--- start ---

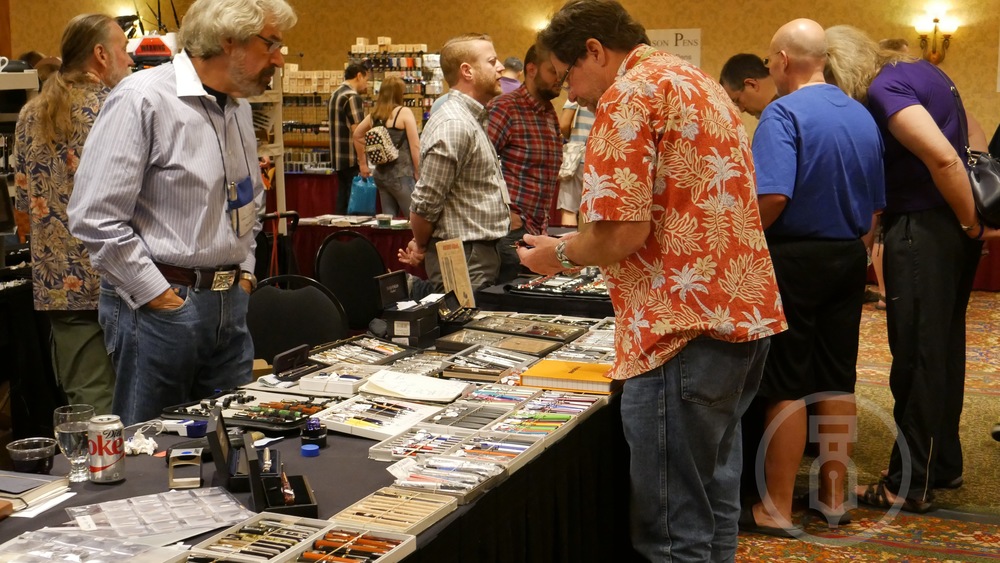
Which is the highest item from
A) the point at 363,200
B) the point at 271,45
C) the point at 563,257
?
the point at 271,45

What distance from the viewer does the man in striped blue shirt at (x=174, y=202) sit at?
2.55 meters

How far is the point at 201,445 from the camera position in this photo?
2.08 metres

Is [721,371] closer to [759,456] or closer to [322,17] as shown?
[759,456]

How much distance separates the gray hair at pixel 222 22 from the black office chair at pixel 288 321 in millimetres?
1202

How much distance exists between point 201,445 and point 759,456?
2.21 meters

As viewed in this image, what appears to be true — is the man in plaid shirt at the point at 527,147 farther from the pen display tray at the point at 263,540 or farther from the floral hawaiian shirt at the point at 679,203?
the pen display tray at the point at 263,540

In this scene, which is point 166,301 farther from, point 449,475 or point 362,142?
point 362,142

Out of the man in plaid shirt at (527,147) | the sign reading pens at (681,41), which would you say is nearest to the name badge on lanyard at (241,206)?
the man in plaid shirt at (527,147)

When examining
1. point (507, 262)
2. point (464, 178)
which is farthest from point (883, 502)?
point (464, 178)

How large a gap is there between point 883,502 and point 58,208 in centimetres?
331

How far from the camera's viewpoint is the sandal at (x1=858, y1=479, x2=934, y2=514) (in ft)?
12.2

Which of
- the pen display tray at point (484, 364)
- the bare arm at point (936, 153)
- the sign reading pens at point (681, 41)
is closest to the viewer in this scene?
the pen display tray at point (484, 364)

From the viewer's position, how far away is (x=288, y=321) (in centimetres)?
367

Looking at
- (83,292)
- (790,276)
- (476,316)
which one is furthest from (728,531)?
(83,292)
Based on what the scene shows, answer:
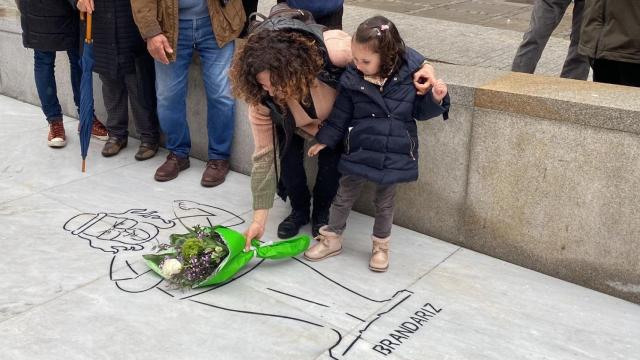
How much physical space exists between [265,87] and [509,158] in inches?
49.0

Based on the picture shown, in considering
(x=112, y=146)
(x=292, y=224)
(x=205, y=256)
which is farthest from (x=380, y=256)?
(x=112, y=146)

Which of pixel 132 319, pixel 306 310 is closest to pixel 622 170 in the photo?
pixel 306 310

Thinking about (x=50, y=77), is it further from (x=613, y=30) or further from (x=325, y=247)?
(x=613, y=30)

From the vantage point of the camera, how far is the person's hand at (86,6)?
4.31m

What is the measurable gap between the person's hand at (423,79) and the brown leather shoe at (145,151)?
7.55 feet

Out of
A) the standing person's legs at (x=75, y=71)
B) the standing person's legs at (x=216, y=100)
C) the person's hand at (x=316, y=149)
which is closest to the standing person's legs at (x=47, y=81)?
the standing person's legs at (x=75, y=71)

--- end ---

Job: Drop the images and repeat the data exactly.

Task answer:
Which is the highest item from
A) the point at 363,200
B) the point at 271,45
C) the point at 563,257
?
the point at 271,45

What distance from the viewer does the man in striped blue shirt at (x=174, y=202) sit at?
2.55 meters

How far is the point at 201,445 from the camera position in this photo?
2.08 metres

Is [721,371] closer to [759,456] or closer to [322,17] as shown?
[759,456]

How much distance separates the gray hair at pixel 222 22 from the black office chair at pixel 288 321 in millimetres?
1202

How much distance exists between point 201,445 and point 759,456?
2.21 meters

As viewed in this image, what appears to be true — is the man in plaid shirt at the point at 527,147 farther from the pen display tray at the point at 263,540 or farther from the floral hawaiian shirt at the point at 679,203?
the pen display tray at the point at 263,540

In this scene, which is point 166,301 farther from, point 449,475 or point 362,142?
point 362,142

Out of the man in plaid shirt at (527,147) | the sign reading pens at (681,41), which would you say is nearest to the name badge on lanyard at (241,206)?
the man in plaid shirt at (527,147)

When examining
1. point (507, 262)
2. point (464, 178)
which is farthest from point (883, 502)?
point (464, 178)

How large a gap is there between point 883,502 and point 58,208 in centimetres?
331

How far from the camera's viewpoint is the sandal at (x1=858, y1=479, x2=934, y2=514) (in ft)?
12.2

Which of
- the pen display tray at point (484, 364)
- the bare arm at point (936, 153)
- the sign reading pens at point (681, 41)
is closest to the viewer in this scene?
the pen display tray at point (484, 364)

From the viewer's position, how far away is (x=288, y=321) (in centimetres)?
367

Looking at
- (83,292)
- (790,276)
- (476,316)
which one is furthest from (728,531)?
(83,292)
Based on what the scene shows, answer:
How much physical space exists between [265,87] and [509,158] in inches?
49.0

Based on the picture shown, in considering
(x=112, y=146)
(x=292, y=224)
(x=205, y=256)
which is farthest from (x=380, y=256)?
(x=112, y=146)

Which of pixel 132 319, pixel 306 310 is closest to pixel 622 170 in the photo?
pixel 306 310

Thinking about (x=50, y=77), is it further from (x=613, y=30) or further from (x=325, y=247)?
(x=613, y=30)

From the vantage point of the camera, how far is the person's hand at (86,6)?
4.31m

What is the measurable gap between the person's hand at (423,79) and the brown leather shoe at (145,151)?
7.55 feet

Out of
A) the standing person's legs at (x=75, y=71)
B) the standing person's legs at (x=216, y=100)
C) the person's hand at (x=316, y=149)
which is closest to the standing person's legs at (x=47, y=81)?
the standing person's legs at (x=75, y=71)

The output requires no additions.